◆ Directions ◆
1. Copy word for word the part of the news story about the Aleris headquarters that begins at "The marriage of" and stops after "York Stock Exchange.".
2. Keep writing the news story about Aleris moving its headquarters to Cuyahoga County, starting right after its last sentence.

◆ Extracted text ◆
## START

Aluminum company picks Cuyahoga County for HQ
December 10, 2004Friday, December 10, 2004
Christopher Montgomery
Plain Dealer Reporter
Cuyahoga County will soon gain the headquarters of a $2 billion public company, an important win for a region that has lost a number of high-profile corporate headquarters in recent years.
The home office of aluminum fabricator and recycler Aleris International Inc. is expected to employ 100 people, with an average salary of $60,000, within three years. A site hasn’t been announced yet, but Beachwood is a strong contender.
The deal includes the return of a set of familiar faces. Four of Aleris’ top executives were at the helm of Brecksville’s Noveon International Inc. when it was bought by Wickliffe’s Lubrizol Corp. last summer.
Aleris is the result of a merger that closed Thursday between IMCO Recycling Inc., of Irving, Texas, and Commonwealth Industries Inc., of Louisville, Ky.
The marriage of IMCO, one of the largest recyclers of aluminum and zinc, and Commonwealth, a leading maker of aluminum sheet, created a company with more than $2 billion in annual sales, 3,200 employees and 29 production facilities worldwide.
Both companies were public, and Aleris will start trading today as ARS on the New York Stock Exchange.
Aleris Chairman and Chief Executive Steve Demetriou said in an interview that moving to Northeast Ohio , instead of consolidating elsewhere, made the most business sense.

## END

◆ Dataset content ◆
## START

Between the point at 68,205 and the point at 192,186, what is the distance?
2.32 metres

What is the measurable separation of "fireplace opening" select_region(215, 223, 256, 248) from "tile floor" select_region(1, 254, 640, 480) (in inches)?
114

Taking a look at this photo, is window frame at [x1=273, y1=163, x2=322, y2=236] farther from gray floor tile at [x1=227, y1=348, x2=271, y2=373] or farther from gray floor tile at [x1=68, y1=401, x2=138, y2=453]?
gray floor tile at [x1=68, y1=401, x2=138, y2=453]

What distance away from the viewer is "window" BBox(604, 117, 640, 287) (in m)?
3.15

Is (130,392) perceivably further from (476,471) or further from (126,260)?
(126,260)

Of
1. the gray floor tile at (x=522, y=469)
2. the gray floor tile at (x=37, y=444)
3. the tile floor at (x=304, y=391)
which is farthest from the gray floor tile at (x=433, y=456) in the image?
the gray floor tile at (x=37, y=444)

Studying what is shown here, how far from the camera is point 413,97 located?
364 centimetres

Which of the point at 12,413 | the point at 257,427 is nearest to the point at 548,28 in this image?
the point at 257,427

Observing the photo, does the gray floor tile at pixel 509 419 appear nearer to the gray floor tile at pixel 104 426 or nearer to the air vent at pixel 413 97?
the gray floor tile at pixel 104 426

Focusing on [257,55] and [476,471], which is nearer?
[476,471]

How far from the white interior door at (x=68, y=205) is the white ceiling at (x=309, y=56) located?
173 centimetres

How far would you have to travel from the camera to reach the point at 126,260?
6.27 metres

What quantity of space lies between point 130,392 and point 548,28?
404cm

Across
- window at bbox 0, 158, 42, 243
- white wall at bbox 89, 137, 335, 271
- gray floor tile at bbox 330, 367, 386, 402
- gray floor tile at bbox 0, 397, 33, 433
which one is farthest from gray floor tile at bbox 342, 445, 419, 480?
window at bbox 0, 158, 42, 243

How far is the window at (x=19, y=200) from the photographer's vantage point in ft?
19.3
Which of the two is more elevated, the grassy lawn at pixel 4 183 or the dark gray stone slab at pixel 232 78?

## END

◆ Answers to the exercises ◆
1.
The marriage of IMCO, one of the largest recyclers of aluminum and zinc, and Commonwealth, a leading maker of aluminum sheet, created a company with more than $2 billion in annual sales, 3,200 employees and 29 production facilities worldwide.
Both companies were public, and Aleris will start trading today as ARS on the New York Stock Exchange.

2.
“First and foremost, it’s a great place to have a headquarters,” Demetriou said. “We also see this as a central location with regard to our key customers and suppliers.
“And somewhere down the list of input was the fact that several of us who now lead the combined company all live here.”
Demetriou was president and CEO of specialty chemical maker Noveon from 2001 to June of this year, when Lubrizol completed its acquisition. He joined Commonwealth, which he had served as a board member for two years, as its president and chief executive officer after leaving Noveon.
Commonwealth and IMCO announced their merger around the time Demetriou took over at Commonwealth, and he was asked by the boards of both companies to run Aleris. Demetriou brought with him three top Noveon executives — Chief Financial Officer Mike Friday, Treasurer Sean Stack and general counsel Chris Clegg.
Team NEO, a regional economic development organization, helped coordinate an incentive package to lure Aleris to the area. It includes a state job creation tax credit of up to $950,000, a low-interest $400,000 loan from Cuyahoga County and a grant from the Greater Cleveland Partnership, details of which haven’t been released.
Bob Farley, president of Team NEO, said it helped that Aleris’ top executives already lived in Greater Cleveland, “but we had to work for it. It wasn’t just a gimme.” Aleris hasn’t disclosed which sites it’s considering, but all of them are in Cuyahoga County, Farley said.
Thomas Sudow, executive director of the Beachwood Chamber of Commerce, said that his city is in the running and that he’s “very hopeful.”
“The best part of this is that we aren’t just reshuffling the deck on the Titanic. They’re coming in from the outside,” Sudow said. “It’s not good for the region to just move something from Beachwood to Westlake.”
Demetriou said he expects to make an announcement on the headquarters site sometime in the next few days.
The new company already has a minor presence in the region — Commonwealth’s aluminum coating plant in Bedford and IMCO’s aluminum facility in Elyria.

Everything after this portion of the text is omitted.